Volume XIII. The Victorian Age, Part One.
§ 7. Bells and Pomegranates
At the time when Browning was ”going to begin the finishing of Sordello,” as he wrote to Miss Haworth, he was also beginning “thinking a Tragedy.” He had still another tragedy in prospect, he tells us, and “wrote best so provided.” The two tragedies were King Victor and King Charles and The Return of the Druses. He was also occupied with what was not strictly a play, but a new poetic form—a series of scenes connected together like pearls on a silken thread by the magic influence of the little silk-winder of Asolo—the exquisitely beautiful and simple Pippa Passes. The plays were written with the view of being acted; but Macready’s refusal kept them back, for a time, and they were published. They appeared in a series of what may be called poetical pamphlets, issued between 1841 and 1846, which undoubtedly constituted as remarkable literary merchandise as was ever offered to any public. This plan of publication was suggested by Moxon, and was intended to popularise the poet’s works by selling them cheaply. They were at first sold at sixpence.

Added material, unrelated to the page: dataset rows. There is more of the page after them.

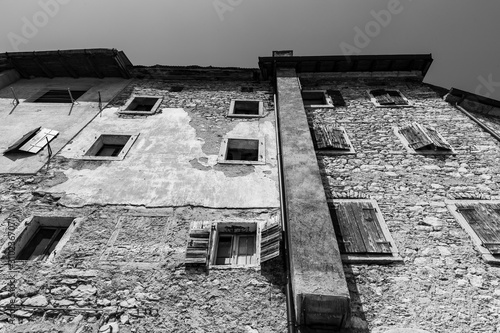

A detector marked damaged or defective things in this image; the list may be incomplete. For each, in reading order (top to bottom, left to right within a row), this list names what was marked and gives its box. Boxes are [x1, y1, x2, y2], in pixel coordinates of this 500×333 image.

broken window frame [118, 94, 162, 115]
broken window frame [228, 98, 264, 118]
broken window frame [302, 89, 334, 107]
broken window frame [366, 89, 412, 107]
broken window frame [2, 126, 59, 155]
broken window frame [80, 133, 140, 160]
broken window frame [218, 136, 266, 165]
broken window frame [312, 125, 356, 155]
broken window frame [394, 124, 458, 155]
broken window frame [0, 215, 80, 262]
broken window frame [328, 198, 402, 264]
broken window frame [448, 198, 500, 264]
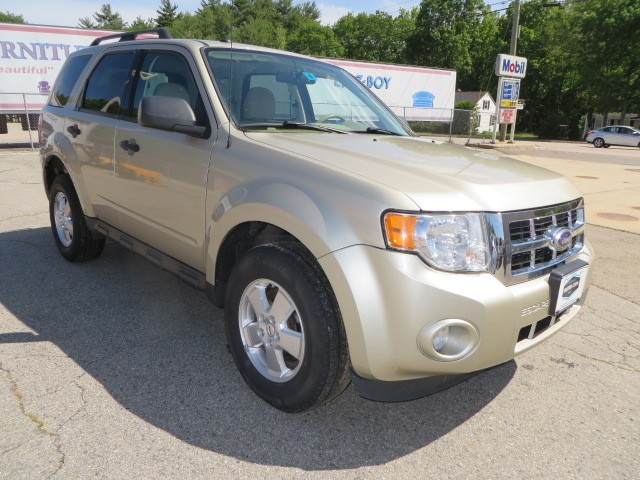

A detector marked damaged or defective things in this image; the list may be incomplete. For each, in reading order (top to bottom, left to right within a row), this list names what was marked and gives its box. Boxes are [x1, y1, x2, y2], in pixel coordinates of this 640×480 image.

cracked asphalt [0, 148, 636, 478]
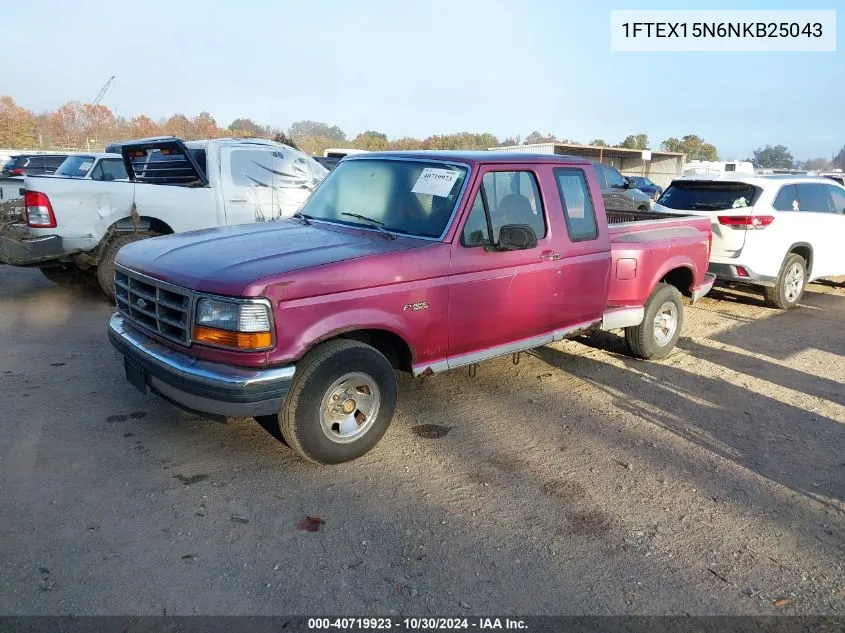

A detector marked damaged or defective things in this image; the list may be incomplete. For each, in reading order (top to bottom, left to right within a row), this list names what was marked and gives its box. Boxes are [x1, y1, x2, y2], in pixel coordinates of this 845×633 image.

damaged white truck [0, 135, 328, 296]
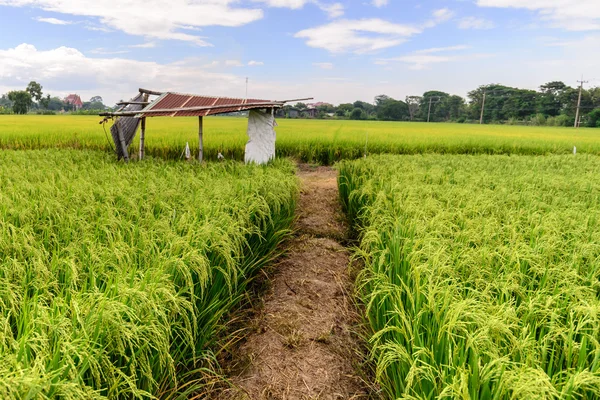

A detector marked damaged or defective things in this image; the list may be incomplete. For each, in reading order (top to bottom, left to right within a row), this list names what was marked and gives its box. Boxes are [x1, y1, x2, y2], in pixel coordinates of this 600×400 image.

rusty corrugated metal roof [139, 93, 278, 118]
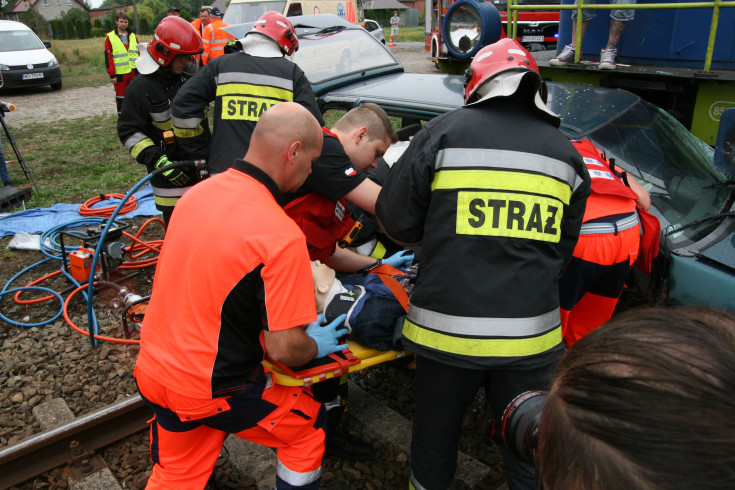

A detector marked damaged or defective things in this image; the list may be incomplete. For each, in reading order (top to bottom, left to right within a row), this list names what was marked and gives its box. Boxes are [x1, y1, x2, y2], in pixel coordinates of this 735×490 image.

shattered windshield [548, 83, 732, 251]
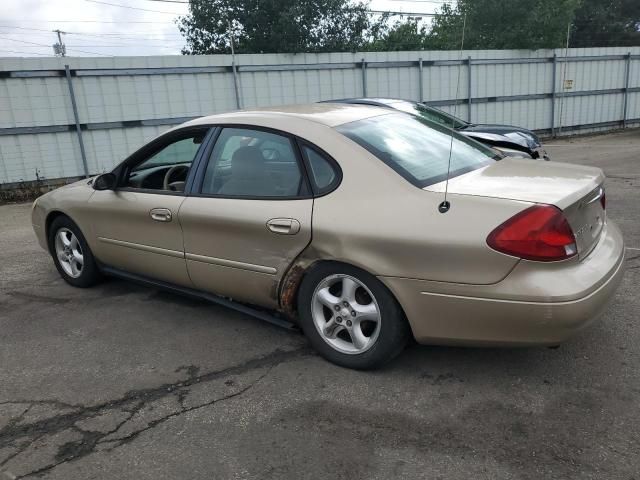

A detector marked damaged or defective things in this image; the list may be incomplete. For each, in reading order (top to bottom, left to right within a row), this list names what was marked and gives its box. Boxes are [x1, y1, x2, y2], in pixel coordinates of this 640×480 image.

crack in pavement [0, 346, 310, 478]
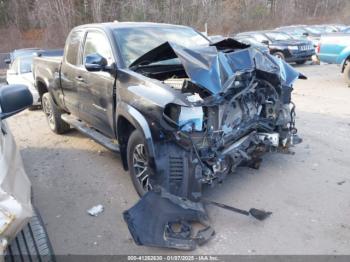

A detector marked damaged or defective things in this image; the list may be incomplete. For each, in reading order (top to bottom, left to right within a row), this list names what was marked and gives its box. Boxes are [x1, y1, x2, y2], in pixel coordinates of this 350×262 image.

crushed hood [129, 38, 304, 95]
wrecked black pickup truck [33, 22, 304, 250]
detached headlight [165, 103, 204, 132]
crumpled front end [0, 122, 33, 254]
damaged grille [169, 156, 185, 182]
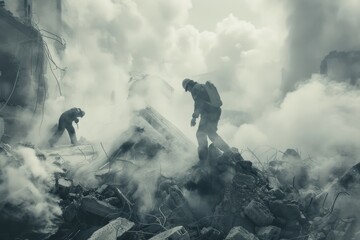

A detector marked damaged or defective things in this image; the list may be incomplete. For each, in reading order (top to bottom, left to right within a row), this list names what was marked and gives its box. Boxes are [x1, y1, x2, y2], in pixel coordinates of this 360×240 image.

But (among other hinderances) they were called Bells and Pomegranates, and it was only at the close of the series and on the instigation of Elizabeth Barrett that Browning explained to the puzzled readers how it was intended by this reference to “the hem of the robe of the high priest” to indicate “the mixture of music with discoursing, sound with sense, poetry with thought,” which the pamphlets were. Moreover, literary critics had not forgotten or forgiven Sordello, and literary prejudice is stubborn stuff. Even Pippa Passes, the first of the series, had a reluctant and frigid reception. A generously appreciative article, in The Eclectic Review, in 1849, mentions it along with Sordello as one of the poems against which “the loudest complaints of obscurity have been raised.”
Nothing that Browning ever wrote was better fitted than Pippa Passes to arrest the public attention. It was as novel in charm as it was in form. Pippa herself, it has been suggested, is Browning’s Ariel—a magic influence in the magic isle of man’s world. The little silk-winder, walking along the streets of Asolo on her “one day in the year” and fancying herself to be, in turn, each of its “Four Happiest Ones,” pours forth her lyric soul in song. The songs striking into the world of passions, plots and crimes, in which the “Four Happiest Ones” were involved, arrest, cleanse and transform. She is as charming as the lyrics she carols. Elizabeth Barrett “could find in her heart to envy the Author,” and Pippa was Browning’s own favourite among the creations of his early manhood. She has “crept into the study of imagination” of all his readers ever since.
Pippa Passes was followed, in 1842, by King Victor and King Charles, and that tragedy, in turn, by a collection of some sixteen short pieces, which were called Dramatic Lyrics. Then, in 1843, appeared The Return of the Druses, written some years earlier, and two other plays—A Blot in the ’Scutcheon and Colombe’s Birthday (published in 1844). These were followed by another collection of short poems, on the greatest variety of subjects, entitled Dramatic Romances and Lyrics. In 1846, the series entitled Bells and Pomegranates was brought to an end, and Browing’s period of playwriting closed with Luria and the dramatic sketch A Soul’s Tragedy.
At this time, also, the first period of Browning’s amazing productiveness came to a close. The poems that appeared cannot even be classified except in the roughest way, and any classification must mislead. The familiar distinctions which criticism sets up fade and become false. There are lyrical effects in most of the dramas, dramatic touches in almost every lyric and romance, and his muse will not be demure and prim. On the other hand, the variety of the subjects, forms, moods, scenes and passions, and of the workings of each of them, baffles classification. And each is so “clear proclaimed”—whether “Hope rose a-tiptoe,” or “Rapture drooped the eyes,” or “Confidence lit swift the forehead up”—that the distinctions, if they are to be faithful, must be as numerous as the poems themselves. In truth, it is not art but science, not love but knowledge, which classifies. So far as poems are true works of art, each one is, and must be, unique—a carved golden cup filled with its own wine. For the artist, every tress of hair, in turn, is the one song, and, for the lover, every tress of hair, in turn, “is the fairest tress of all.”